A Stalker? or Misunderstood?
The defendant is a nerd of a guy in a blue suit and sneakers. He sits passively throughout his trial, eyes lifeless behind plastic framed glasses. His lawyer also has an unreadable demeanor. They seem to belong together, like salt-and-pepper shakers.
The plaintiff, a pretty young woman with long hair, twists her wedding band round and round. Her novice attorney in tailored suit and pearls, consults her documents and smiles at the jury, satisfied with those of us who have been sworn in.
The judge reads us the charges and explains our responsibility: determine the defendant's guilt or innocence on two charges of harassment. The first charge rests on whether or not he had the "intent" to harass the plaintiff on a specific day; the second on whether or not he willfully undertook a subsequent "course of conduct" over a specific period of time despite "reasonable warning." In other words, has he repeatedly stalked the plaintiff despite warnings?
Arguments are brief and witnesses few. The plaintiff's lawyer recounts three occasions on which the plaintiff has been followed by the defendant, "terrorized," we're told, as she tries to flee from him. Two policemen testify that she is weeping and traumatized when they respond to her 911 calls. The plaintiff tells us she is afraid now to shop alone. Men frighten her.
Defense suggests the encounters were random coincidences. In closing arguments, he approaches the jury box, legal tome in hand. He admonishes us to pay close attention to the letter of the law, then reads a series of definitions, and concludes, "By definition, then, you cannot find the defendant guilty! You have no case here!"

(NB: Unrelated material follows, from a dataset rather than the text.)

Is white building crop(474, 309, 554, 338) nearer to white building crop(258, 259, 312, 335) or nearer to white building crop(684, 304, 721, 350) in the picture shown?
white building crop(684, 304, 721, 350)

He's good. Reasonable doubt creeps in.
In the deliberating room, the foreman reads the charges, and the definitions of "intent" and "reasonable warning." On the first vote, eight women raise their hands for "guilty;" the four men on the jury raise theirs for "not guilty."
"Why didn't she say anything? That would have been reasonable warning!" one guy says. "Maybe she was being provocative," another man says. "You know, wearing something..."
The women look at each other and try not to overreact. "I don't care if she was naked!" I growl. "You don't harass women!"
Then a businessman offers a string of Talmudic arguments in which he lays out all the ramifications of what could be meant by "reasonable" and "intent." The intent thing bogs us down. Did he know what he was doing, really? Did he mean to do it? Did she only think he intended to "alarm, annoy, or harass?" After all, he looks a totally harmless and pathetic creature.
Am I jumping to conclusions too fast, having a knee-jerk response that obliterates the ability to judge wisely and attend to the legal ramifications of our mandate? I keep remembering the Clothesline Project, the row upon row of decorated T-shirts commemorating women dead as a result of violence. I wonder how the defendant knows where the plaintiff worked and lived, what car she drove. Her lawyer hasn't introduced this issue; are we allowed to consider it?
The businessman, now the lone holdout, brings us back to language. He's intelligent and thoughtful while the rest of us grow tired. His monologue on semantics is important and worthy of attention in a legal context. I consider changing my vote. Then I think of a terrified woman in a supermarket, a mall, a shop. And I think of all the women killed by stalkers because no one took them seriously.
We go through more dialogue and debate. I waver. Finally, on the fine point of whether or not the definition of intent says "and" or "or," the businessman yields, joining the majority. Guilty on both counts.
When the judge thanks us privately, we learn that the defendant was jailed once already for stalking and faces further charges. The man who thought the plaintiff was imagining things looks sheepish. The one who thought she was provocative apologizes and asks me again about the Clothesline Project. We applaud the businessman for his commitment to justice. The system, we agree, works.
On the elevator, I see the defendant with his mother. I am sad for her. But I am absolutely certain we have deliberated well.
* Elayne Clift, a writer in Saxton River, Vt., holds faculty positions at Yale University and Vermont College.